**Collected data**
--- --- ---
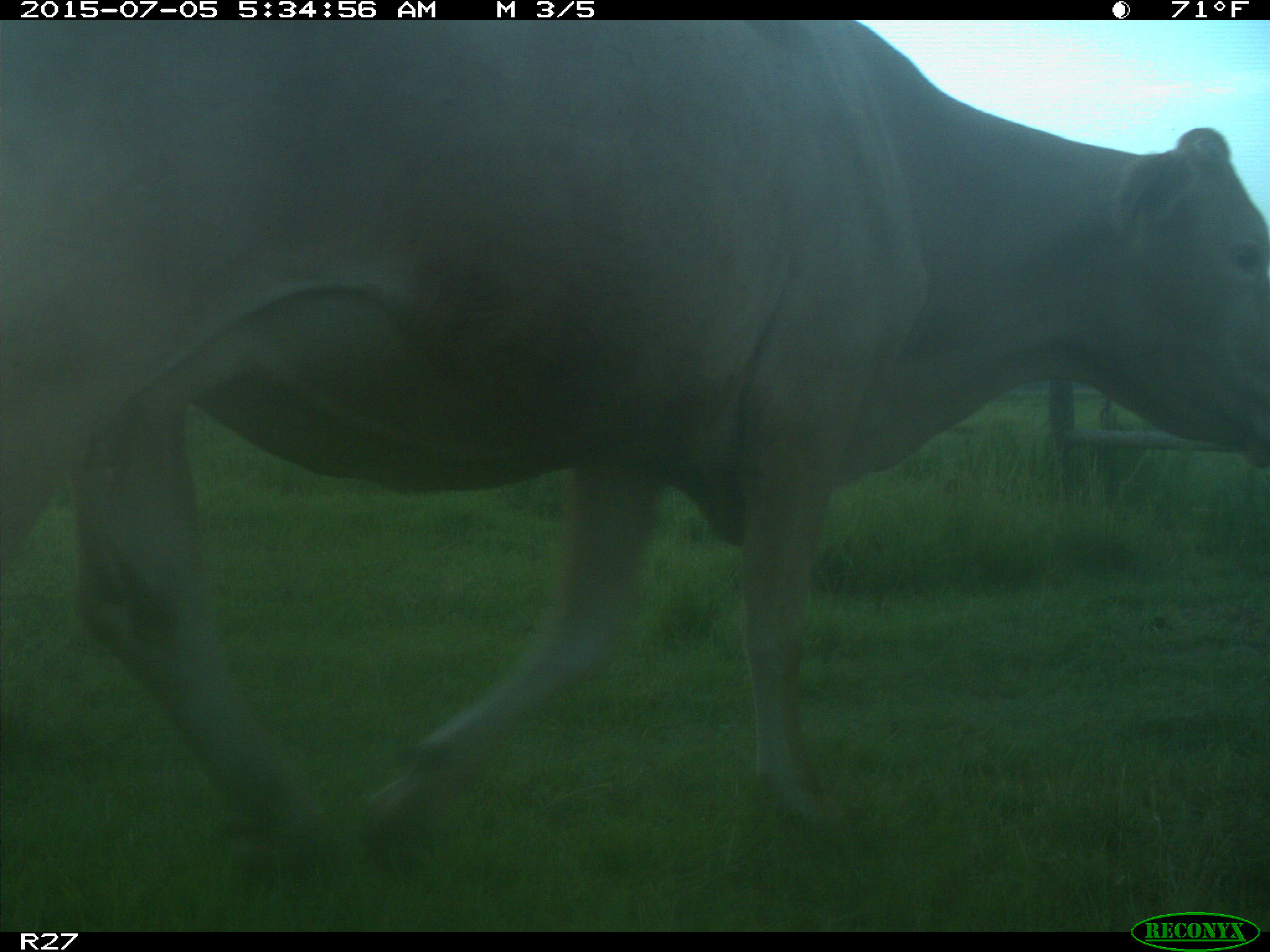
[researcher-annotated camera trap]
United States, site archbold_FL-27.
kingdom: Animalia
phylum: Chordata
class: Mammalia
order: Artiodactyla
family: Bovidae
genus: Bos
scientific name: Bos taurus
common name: domestic cow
--- --- ---
**EXERCISE DESCRIPTION**
Transcribe all entries above exactly. Drop the pictures.

**ANSWER BOX**
[researcher-annotated camera trap]
United States, site archbold_FL-27.
kingdom: Animalia
phylum: Chordata
class: Mammalia
order: Artiodactyla
family: Bovidae
genus: Bos
scientific name: Bos taurus
common name: domestic cow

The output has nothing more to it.